This is the Year to Fix Louisiana’s Tax Structure

The Tax Foundation, an independent national tax policy organization, recently released a new report on individual income taxes. Its study found that Louisiana’s top income tax rate is higher than what you see in most of the southern and regional states we compete with for jobs. That doesn’t sound encouraging, but as is often the case, there’s more to that story than meets the eye, and it’s something we can fix.

Louisiana is generally considered a low-tax state, so it’s a little surprising to look at the Tax Foundation’s most recent map of states’ top marginal individual income tax rates and see that Louisiana’s rate of 6% is higher than just about anyone near us.

A few states like Texas, Florida, and Tennessee don’t have individual income taxes, but the other states in our region do, and our rate is higher than almost all of them. That seems somewhat confusing because if you look at another metric from the Tax Foundation, Louisiana’s Tax Freedom Day, we pay off all our state, federal, and local taxes, earlier than all but two states.

So if our tax burden is so low based on that indicator, can our income taxes actually be that high? The answer is yes and no.

Louisiana has three tax brackets – 2%, 4%, and 6% – and they kick in at various income levels. That 6% rate is indeed higher than just about all of our peers. But what that doesn’t show is that Louisiana has large deductions most other states do not have and generously placed tax brackets that give us an effective tax rate that is significantly lower than most states.

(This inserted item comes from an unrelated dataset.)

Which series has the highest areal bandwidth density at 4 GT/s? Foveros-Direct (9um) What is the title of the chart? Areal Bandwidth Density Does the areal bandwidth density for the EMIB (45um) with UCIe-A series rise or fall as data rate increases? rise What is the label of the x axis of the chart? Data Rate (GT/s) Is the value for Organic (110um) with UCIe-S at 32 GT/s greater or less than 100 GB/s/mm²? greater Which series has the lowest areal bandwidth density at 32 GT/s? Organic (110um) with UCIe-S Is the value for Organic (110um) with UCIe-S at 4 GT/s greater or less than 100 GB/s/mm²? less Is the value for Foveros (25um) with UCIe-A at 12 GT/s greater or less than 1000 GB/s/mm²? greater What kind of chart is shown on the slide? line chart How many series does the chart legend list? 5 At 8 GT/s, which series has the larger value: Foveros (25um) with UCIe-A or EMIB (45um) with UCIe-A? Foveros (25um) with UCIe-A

For those of us who live here, that doesn’t matter much because we simply file our taxes and take the deductions and it all works out. But what if you are a company looking to locate here and you’re looking at tax rates, or a person considering a low-tax state to retire in? In those cases, Louisiana doesn’t look so good, and the perception is that we are not as competitive as we really are. And, by the way, that lack of competitiveness is also true for our corporate income taxes.

That’s why it is encouraging that this year, key legislative leaders are planning to introduce legislation to address that situation and others that hurt our competitiveness and make our tax structure more complicated than it really needs to be.

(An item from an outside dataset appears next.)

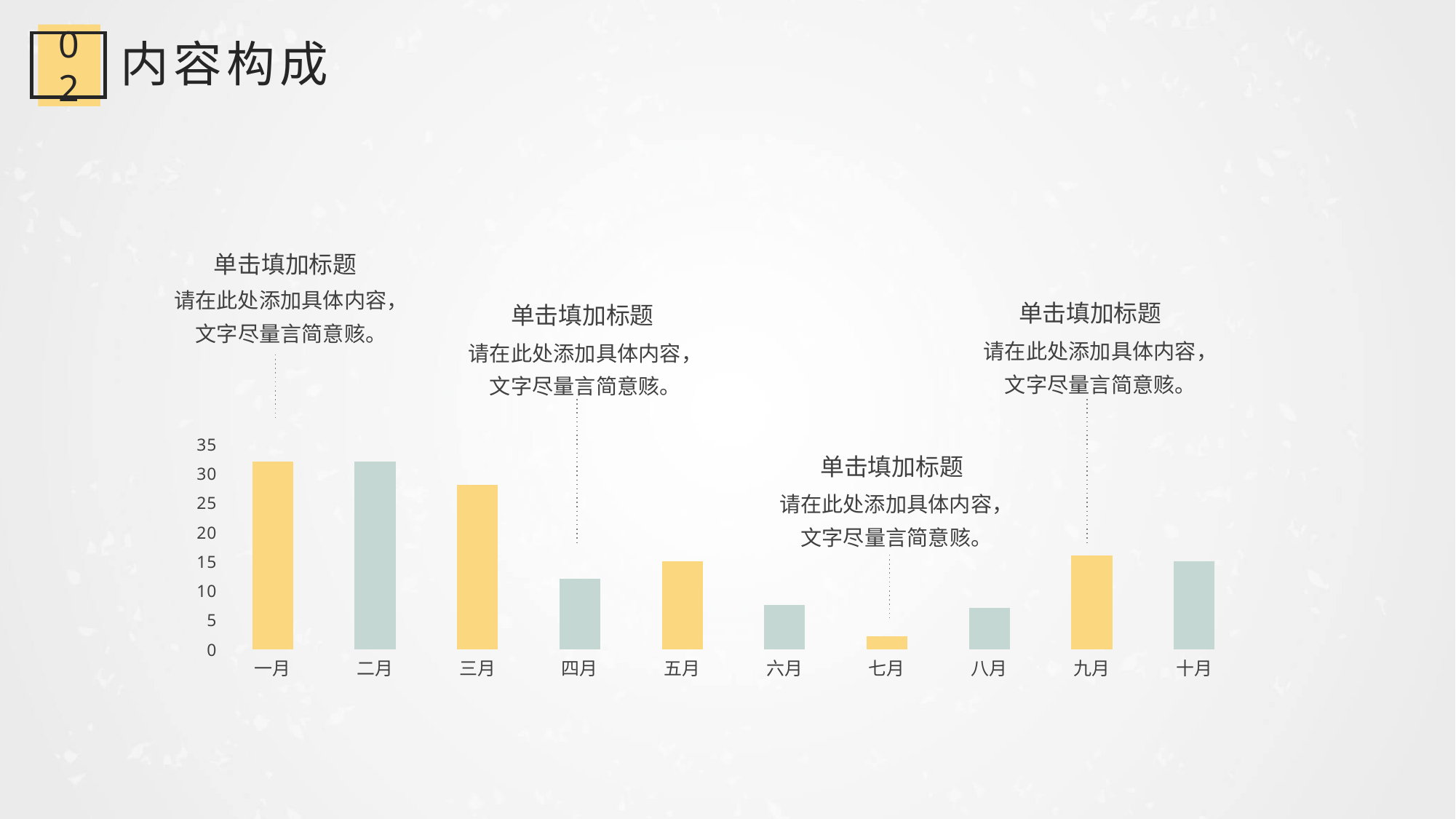
Is the value for 七月 greater or less than 5? less Is the value for 一月 greater or less than 30? greater Which is larger, the value for 九月 or the value for 八月? 九月 Which is larger, the value for 三月 or the value for 四月? 三月 How many months are shown on the x axis of the chart? 10 What kind of chart is shown on the slide? bar chart Is the value for 六月 greater or less than 10? less Which month has the lowest bar in the chart? 七月 What colour is the bar for 一月? yellow What is the highest tick value shown on the y axis of the chart? 35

The notion of tax “reform” could be alarming to some. After all, who really wants politicians opening the can of worms that taxes can be. But the truth is, we have a tax structure that puts us at a disadvantage compared to other states, while we have an overall tax burden that in many ways actually makes us quite attractive.

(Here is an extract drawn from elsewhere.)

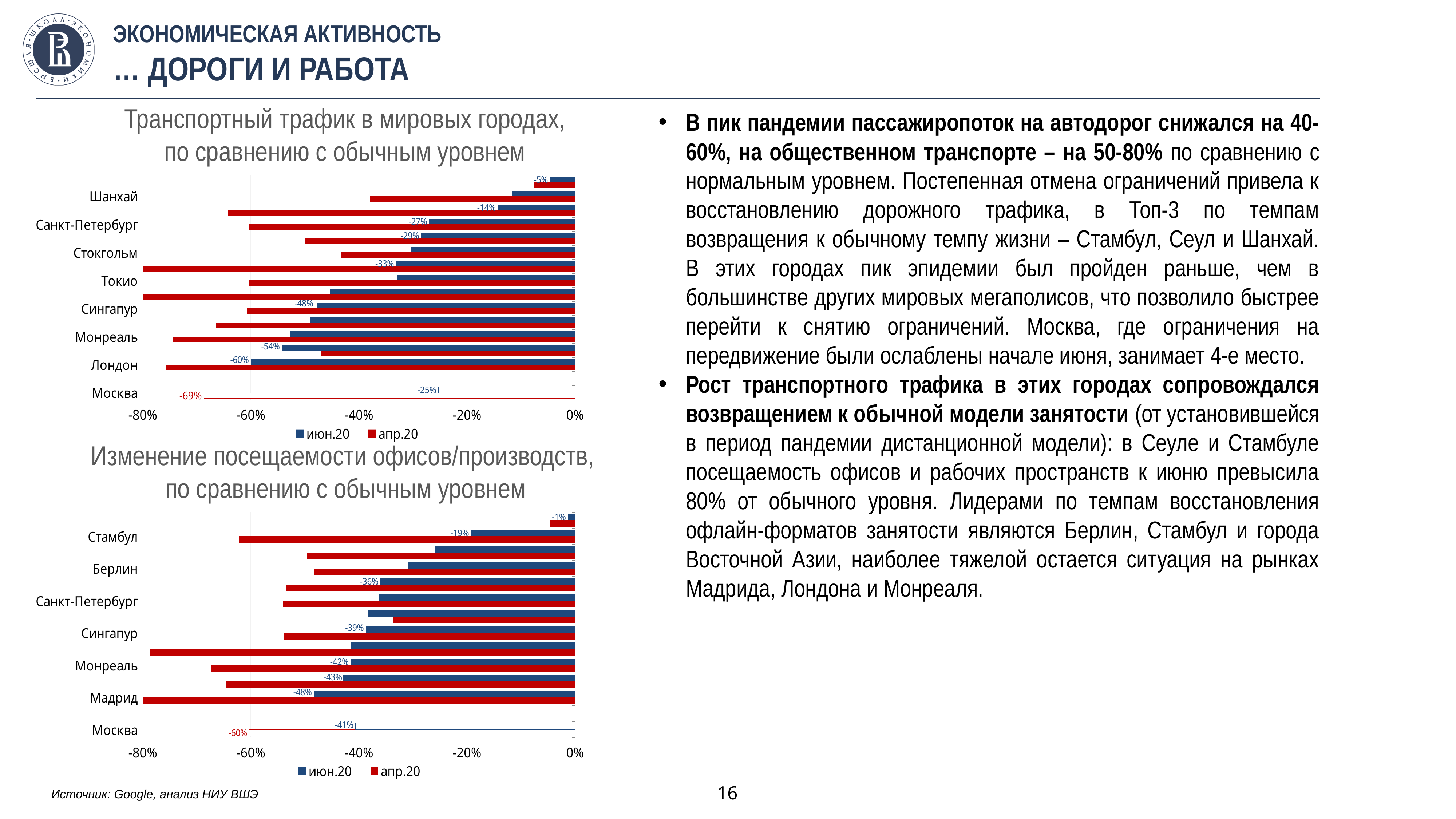
What kind of chart is the bottom chart, 'Изменение посещаемости офисов/производств'? bar chart In the bottom chart 'Изменение посещаемости офисов/производств', what is the value for Мадрид in июн.20? -48% In the top chart 'Транспортный трафик в мировых городах', by how many percentage points did Москва's value change from апр.20 (-69%) to июн.20 (-25%)? 44 percentage points In the bottom chart 'Изменение посещаемости офисов/производств', is the value for Мадрид in апр.20 greater or less than -60%? less In the bottom chart 'Изменение посещаемости офисов/производств', what is the value for Москва in апр.20? -60% In the top chart 'Транспортный трафик в мировых городах', what is the value for Москва in апр.20? -69% In the top chart 'Транспортный трафик в мировых городах', what is the value for Москва in июн.20? -25% In the bottom chart 'Изменение посещаемости офисов/производств', which has the smaller decline in июн.20: Стамбул or Мадрид? Стамбул How many series does the legend of the top chart 'Транспортный трафик в мировых городах' list? 2 In the bottom chart 'Изменение посещаемости офисов/производств', what is the value for Москва in июн.20? -41% In the top chart 'Транспортный трафик в мировых городах', what is the value for Лондон in июн.20? -60% In the bottom chart 'Изменение посещаемости офисов/производств', what is the value for Стамбул in июн.20? -19%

The solution is embodied in the principles that CABL, PAR, and the Committee of 100 for Economic Development have championed through our RESET Louisiana initiative. That is to simplify our tax structure, eliminate big deductions that most states don’t have, and lower our tax rates to put them more in line with what we actually pay. And do it in a way that is revenue neutral and keeps most people’s taxes about the same as they are.

That’s one of the major efforts that will be undertaken this session along with attempts to simplify the collection of sales taxes to ease that burden on businesses, and revisit the local inventory tax and the state’s corporate franchise tax.

There are complications to doing any of these things and some will be more difficult than others. But the fact is, Louisiana does not have a tax structure that serves the state well, even though it has a state tax burden that is highly competitive with other states.

People and businesses get anxious when they hear about efforts to “restructure” taxes. That’s to be expected. But if we can simplify our tax system, make our state more competitive, and keep our tax burden the same as it is, everyone wins.

That is a major step forward that we can, and should, accomplish this year.